Ms Oliver, who is in recovery from breast cancer, says had Imogen been given a bed at the Kent and Medway Adolescent Hospital (KMAH) in Staplehurst, run by NEFLT NHS Foundation Trust, the situation would have been much more bearable.

The centre is NEFLT’s first inpatient mental health unit for children and young people in the area.

“Had she been in Kent I could have popped in every day. She could have come home on a Saturday afternoon. We could have slowly integrated her back into home life - an hour here, a day there.”

But instead, Ms Oliver says Imogen was very suddenly discharged from the Manchester facility in November, going from 24/7 round-the-clock care, to an hour a week at home with a care coordinator.

“They sent her home with no discharge plan,” she recalls. “I was basically kicked off a cliff. I had to go to work to pay the bills, but she needed 24/7 care.

“The hospital’s argument was they felt she was becoming institutionalised and picking up bad habits.

“They said they thought she’d be better off in the community.

“So she came home in November and she got straight back into bed again. That last year trying to get her help was a whole waste of time. We had to start again.”

Ms Oliver says she was left with no choice but to resign from her job to care for Imogen, who can’t be left on her own, day or night.

The exhausted mother sleeps on a mattress on Imogen’s bedroom floor so she can keep her safe and comfort her when she suffers terrifying hallucinations.

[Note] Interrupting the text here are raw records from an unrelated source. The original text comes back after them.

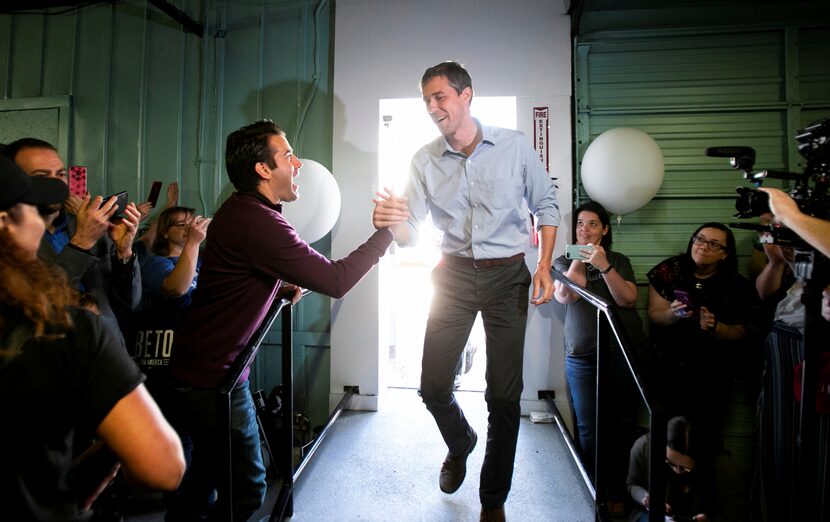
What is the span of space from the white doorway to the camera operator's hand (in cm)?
168

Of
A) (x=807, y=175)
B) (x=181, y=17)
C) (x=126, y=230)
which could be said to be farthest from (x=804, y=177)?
(x=181, y=17)

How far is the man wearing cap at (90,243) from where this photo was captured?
182 cm

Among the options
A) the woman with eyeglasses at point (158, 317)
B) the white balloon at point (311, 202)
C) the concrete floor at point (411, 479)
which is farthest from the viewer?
the white balloon at point (311, 202)

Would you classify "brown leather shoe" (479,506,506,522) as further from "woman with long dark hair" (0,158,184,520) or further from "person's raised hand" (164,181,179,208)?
"person's raised hand" (164,181,179,208)

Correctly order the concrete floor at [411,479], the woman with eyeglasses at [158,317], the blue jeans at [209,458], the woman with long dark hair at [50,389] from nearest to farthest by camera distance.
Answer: the woman with long dark hair at [50,389]
the blue jeans at [209,458]
the concrete floor at [411,479]
the woman with eyeglasses at [158,317]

She says she’s in constant crisis mode and admits she’s on her knees, in desperate need of respite.

When Imogen was discharged, the single mum says it became apparent to everyone she needed more care than an hour a week, and she is now on an enhanced treatment plan.

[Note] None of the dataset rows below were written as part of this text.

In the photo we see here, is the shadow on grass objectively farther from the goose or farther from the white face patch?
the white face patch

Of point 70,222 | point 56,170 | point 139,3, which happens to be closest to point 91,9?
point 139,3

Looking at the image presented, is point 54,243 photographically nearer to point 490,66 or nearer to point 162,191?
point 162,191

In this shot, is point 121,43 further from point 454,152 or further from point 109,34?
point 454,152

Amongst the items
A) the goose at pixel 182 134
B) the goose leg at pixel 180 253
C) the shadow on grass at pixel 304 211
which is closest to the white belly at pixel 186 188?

This involves a mental health nurse making two visits a week. She is also under a psychiatrist who is changing her medication

But Ms Oliver says the delays in her care have meant living in a state of flux while Imogen’s mental state has deteriorated.

“We’ve had to fight for everything,” she says.

“You question your own sanity all the time. No one is listening to you.

“Everything is so short-sighted and CAMHS has no services to offer.”

Ms Oliver believes Imogen, now 14, wants to get better, but is so frightened of the vast journey ahead, she feels it is impossible.

The problem is not just a Kent issue, however, with a shortage of beds across the UK.

Cygnet Hospital Godden Green, in Sevenoaks, was shut down in 2020. Picture: Google
Cygnet Hospital Godden Green, in Sevenoaks, was shut down in 2020. Picture: Google

But the county’s situation was made worse in 2020, when a hospital in Sevenoaks for children and adolescents needing inpatient mental health services was shut down.

It followed an unannounced inspection by the Care Quality Commission at Cygnet Hospital Godden Green, which found repeated incidents in which young people suffered harm and injury.

There had been 21 en-suite bedrooms for males and females aged from 12 to 18, spread between two wards.

NEFLT NHS Foundation Trust is responsible for providing Kent and Medway’s child and adolescent mental health services.

A spokesman for the trust confirmed there are 11 inpatient beds in Kent. From April 1, this will increase by six, with three general beds and three short-term crisis beds.

At the moment, there are 15 children and young people from Kent placed out of area.

Since the pandemic there has been a significant increase in the need for specialist mental health services for youngsters.

Since October 2021, inpatient mental health beds for children and young people have been commissioned by the Kent and Sussex Provider Collaborative. Kent and Sussex is considered one area in the provider collaborative. Any child placed within the two counties would be considered to be “in area”.

If children are placed outside the area because local units are full, these placements are reviewed regularly with the intention of moving people back to Kent as soon as possible and where appropriate.

A spokesman for the Sussex Partnership NHS Foundation Trust, commenting on behalf of the collaborative, said: “The detail of any discharge plan is determined by individual providers but in general they will involve the child, their family and professionals, will outline the support on offer and include information about managing any changes in mental health and who to contact in a crisis.”